Publish date: 3 September 2021

Northumberland widow’s fund-raising efforts for NHS staff who looked after husband

Three women holding two large cheques.

A Northumberland woman has raised more than £2,000 ‘to give something back’ to the NHS staff that cared for her beloved late husband.

Hazel Turnbull, who lost her husband, Billy, 74, to pancreatic cancer last November, organised a fund-raising event in August at the Riverside Caravan Park in Rothbury, where she lives most of the year and the place she and Billy were happiest. The couple had been married for 31 years and together for 41 years.

Through a raffle, tombola and cake sale, a total of £2,200 was raised, which is being split between the Macmillan Palliative Care team and the League of Friends of Rothbury Community Hospital, on behalf of the district nursing team.

“It’s about giving something back, because the Macmillan nurses and the Rothbury district nurses were absolutely amazing, they were all really great with Billy,” Hazel said. “I also couldn’t believe the generosity of my friends, family and local businesses.”

The 71-year-old recently invited Macmillan Palliative Care nurse specialist, Karen Richardson, and community staff nurse, Tracey Taylor, to the caravan park so that she could present them with the cheques in the presence of friends and Steven Bridgett, the county councillor for Rothbury.

This was because their care, support and hard work, alongside that of other colleagues from Northumbria Healthcare NHS Foundation Trust, was invaluable after Billy, came home for end-of-life care, which meant that he and Hazel were together for seven weeks at a time when Covid restrictions would have limited their contact if he had remained in hospital or transferred to a hospice.

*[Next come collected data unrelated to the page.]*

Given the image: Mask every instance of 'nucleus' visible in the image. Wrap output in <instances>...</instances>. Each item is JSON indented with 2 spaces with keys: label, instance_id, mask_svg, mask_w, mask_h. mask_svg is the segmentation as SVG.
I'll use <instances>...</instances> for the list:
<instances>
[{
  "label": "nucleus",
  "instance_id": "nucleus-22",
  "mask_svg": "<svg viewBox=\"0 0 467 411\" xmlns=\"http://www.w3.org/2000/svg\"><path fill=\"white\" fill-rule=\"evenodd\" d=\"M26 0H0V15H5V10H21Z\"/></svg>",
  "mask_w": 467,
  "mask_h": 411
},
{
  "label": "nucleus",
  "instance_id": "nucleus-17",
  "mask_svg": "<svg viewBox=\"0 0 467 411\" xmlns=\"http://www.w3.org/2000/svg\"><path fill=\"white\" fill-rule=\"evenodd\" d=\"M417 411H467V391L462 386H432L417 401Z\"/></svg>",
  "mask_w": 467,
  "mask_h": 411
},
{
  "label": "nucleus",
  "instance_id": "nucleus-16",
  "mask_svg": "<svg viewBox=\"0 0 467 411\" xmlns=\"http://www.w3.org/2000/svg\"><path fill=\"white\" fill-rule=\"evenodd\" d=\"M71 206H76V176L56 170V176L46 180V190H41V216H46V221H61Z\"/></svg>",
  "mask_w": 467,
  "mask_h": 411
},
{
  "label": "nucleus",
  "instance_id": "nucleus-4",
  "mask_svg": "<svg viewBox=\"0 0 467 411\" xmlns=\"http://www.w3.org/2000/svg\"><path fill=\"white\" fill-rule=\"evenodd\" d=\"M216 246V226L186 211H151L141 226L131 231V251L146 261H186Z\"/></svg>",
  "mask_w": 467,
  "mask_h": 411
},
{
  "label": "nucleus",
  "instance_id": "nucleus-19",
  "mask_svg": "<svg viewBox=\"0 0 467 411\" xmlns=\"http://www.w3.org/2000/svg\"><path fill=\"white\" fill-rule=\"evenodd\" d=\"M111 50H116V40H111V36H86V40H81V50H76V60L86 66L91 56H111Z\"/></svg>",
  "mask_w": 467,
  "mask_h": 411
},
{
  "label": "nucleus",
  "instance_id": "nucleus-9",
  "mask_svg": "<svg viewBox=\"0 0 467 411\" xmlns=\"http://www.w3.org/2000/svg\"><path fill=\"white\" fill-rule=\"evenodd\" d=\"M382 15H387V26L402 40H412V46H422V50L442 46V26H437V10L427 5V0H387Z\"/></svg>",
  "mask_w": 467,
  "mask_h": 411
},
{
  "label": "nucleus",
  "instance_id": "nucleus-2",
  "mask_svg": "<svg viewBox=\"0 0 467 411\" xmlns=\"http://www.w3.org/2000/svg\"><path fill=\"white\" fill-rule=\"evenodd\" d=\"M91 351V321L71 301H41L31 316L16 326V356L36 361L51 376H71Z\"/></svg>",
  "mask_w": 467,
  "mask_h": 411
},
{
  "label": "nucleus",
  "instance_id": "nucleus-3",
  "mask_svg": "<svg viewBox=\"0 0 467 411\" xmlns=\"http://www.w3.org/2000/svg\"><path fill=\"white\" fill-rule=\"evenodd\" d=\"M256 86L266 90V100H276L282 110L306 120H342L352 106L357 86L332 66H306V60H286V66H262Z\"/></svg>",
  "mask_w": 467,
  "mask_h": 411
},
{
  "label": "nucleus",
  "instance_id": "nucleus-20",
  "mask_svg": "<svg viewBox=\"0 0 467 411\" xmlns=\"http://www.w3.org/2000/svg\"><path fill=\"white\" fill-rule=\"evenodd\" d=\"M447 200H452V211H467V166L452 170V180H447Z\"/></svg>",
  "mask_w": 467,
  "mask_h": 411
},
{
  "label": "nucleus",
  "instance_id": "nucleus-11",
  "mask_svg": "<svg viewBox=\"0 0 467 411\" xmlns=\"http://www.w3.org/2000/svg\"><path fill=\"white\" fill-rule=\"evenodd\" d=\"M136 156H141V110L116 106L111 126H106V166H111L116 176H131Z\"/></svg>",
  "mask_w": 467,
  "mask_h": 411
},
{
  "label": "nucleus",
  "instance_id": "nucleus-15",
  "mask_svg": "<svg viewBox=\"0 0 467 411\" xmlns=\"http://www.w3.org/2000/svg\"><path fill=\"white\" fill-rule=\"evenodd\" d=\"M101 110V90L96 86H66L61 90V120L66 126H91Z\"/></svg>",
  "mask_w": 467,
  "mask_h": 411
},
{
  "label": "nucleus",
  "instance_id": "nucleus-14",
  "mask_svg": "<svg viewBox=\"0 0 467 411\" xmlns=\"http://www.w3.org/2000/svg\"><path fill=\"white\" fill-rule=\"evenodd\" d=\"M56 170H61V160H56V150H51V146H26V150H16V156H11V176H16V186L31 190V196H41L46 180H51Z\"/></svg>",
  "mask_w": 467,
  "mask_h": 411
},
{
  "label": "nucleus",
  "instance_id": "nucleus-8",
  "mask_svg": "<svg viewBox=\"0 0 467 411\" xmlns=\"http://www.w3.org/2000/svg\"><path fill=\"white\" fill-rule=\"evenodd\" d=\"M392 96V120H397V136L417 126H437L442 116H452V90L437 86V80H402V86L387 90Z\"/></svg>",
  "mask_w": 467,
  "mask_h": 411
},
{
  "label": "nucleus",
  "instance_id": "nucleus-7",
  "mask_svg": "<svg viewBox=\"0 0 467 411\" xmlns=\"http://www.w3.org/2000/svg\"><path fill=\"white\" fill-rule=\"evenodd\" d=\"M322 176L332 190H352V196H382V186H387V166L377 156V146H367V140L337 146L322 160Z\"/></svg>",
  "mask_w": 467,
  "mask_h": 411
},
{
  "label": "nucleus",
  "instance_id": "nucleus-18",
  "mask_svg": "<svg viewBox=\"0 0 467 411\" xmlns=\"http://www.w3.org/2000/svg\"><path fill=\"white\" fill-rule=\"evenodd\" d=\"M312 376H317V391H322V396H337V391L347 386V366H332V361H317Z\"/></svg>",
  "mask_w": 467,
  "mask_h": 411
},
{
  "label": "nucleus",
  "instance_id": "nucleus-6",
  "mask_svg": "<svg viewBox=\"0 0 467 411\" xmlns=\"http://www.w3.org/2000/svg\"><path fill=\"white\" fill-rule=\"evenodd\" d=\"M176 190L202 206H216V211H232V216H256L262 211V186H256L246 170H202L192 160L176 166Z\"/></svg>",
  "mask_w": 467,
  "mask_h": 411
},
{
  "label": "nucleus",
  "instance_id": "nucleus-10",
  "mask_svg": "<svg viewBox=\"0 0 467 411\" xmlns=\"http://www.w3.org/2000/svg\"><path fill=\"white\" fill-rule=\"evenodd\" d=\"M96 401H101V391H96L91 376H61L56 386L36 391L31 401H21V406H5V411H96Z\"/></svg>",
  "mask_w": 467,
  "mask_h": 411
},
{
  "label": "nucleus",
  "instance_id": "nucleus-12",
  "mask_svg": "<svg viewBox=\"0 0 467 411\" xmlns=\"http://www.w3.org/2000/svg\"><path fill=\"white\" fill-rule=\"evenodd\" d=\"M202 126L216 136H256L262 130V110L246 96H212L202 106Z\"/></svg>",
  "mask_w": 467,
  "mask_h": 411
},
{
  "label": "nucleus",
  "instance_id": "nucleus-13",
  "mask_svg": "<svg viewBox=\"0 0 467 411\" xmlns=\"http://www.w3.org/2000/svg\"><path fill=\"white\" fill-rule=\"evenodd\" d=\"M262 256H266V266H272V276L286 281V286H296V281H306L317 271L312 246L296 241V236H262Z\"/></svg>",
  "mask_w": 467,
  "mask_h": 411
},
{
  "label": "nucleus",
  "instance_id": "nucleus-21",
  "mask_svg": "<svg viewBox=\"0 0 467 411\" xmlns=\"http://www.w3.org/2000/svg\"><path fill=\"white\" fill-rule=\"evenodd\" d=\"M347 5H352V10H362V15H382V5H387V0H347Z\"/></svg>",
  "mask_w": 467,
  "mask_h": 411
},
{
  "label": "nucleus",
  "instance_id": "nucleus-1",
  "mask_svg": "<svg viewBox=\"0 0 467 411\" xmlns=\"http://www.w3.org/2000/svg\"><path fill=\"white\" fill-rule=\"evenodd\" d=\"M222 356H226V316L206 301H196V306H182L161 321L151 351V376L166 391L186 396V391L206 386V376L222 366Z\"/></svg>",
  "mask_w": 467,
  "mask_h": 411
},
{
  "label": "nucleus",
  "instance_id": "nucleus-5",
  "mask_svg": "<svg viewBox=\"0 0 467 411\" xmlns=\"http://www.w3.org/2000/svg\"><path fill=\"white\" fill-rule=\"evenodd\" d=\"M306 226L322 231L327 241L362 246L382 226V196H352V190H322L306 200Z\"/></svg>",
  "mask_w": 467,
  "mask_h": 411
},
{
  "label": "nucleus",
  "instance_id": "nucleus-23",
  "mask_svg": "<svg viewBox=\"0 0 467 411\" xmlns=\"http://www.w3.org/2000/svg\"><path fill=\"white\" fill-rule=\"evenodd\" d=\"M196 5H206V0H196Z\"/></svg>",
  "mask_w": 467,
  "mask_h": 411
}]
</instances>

“The staff on Ward 3 at the Northumbria hospital in Cramlington were brilliant too, but for two weeks before he was diagnosed end of life and came home, I could only visit him for an hour a day,” she added. “Billy had a great rapport with Karen, Tracey and the other nurses who came and they made his life comfortable. It was lucky, if that’s the word, that he passed during the day when the nurses that knew him best were here.”

Karen and Tracey both expressed their gratitude to Hazel for raising this money, which will make a real difference to the care that the teams are able to provide to patients like Billy.

Karen said: “It was really touching that Hazel wanted to thank us in this way and the money raised will help us support other patients, so it was a very generous thing to do.”

Tracey added: “We were just doing our jobs, but it’s really nice when someone reaches out like this and is appreciative of what you have done for their loved one.”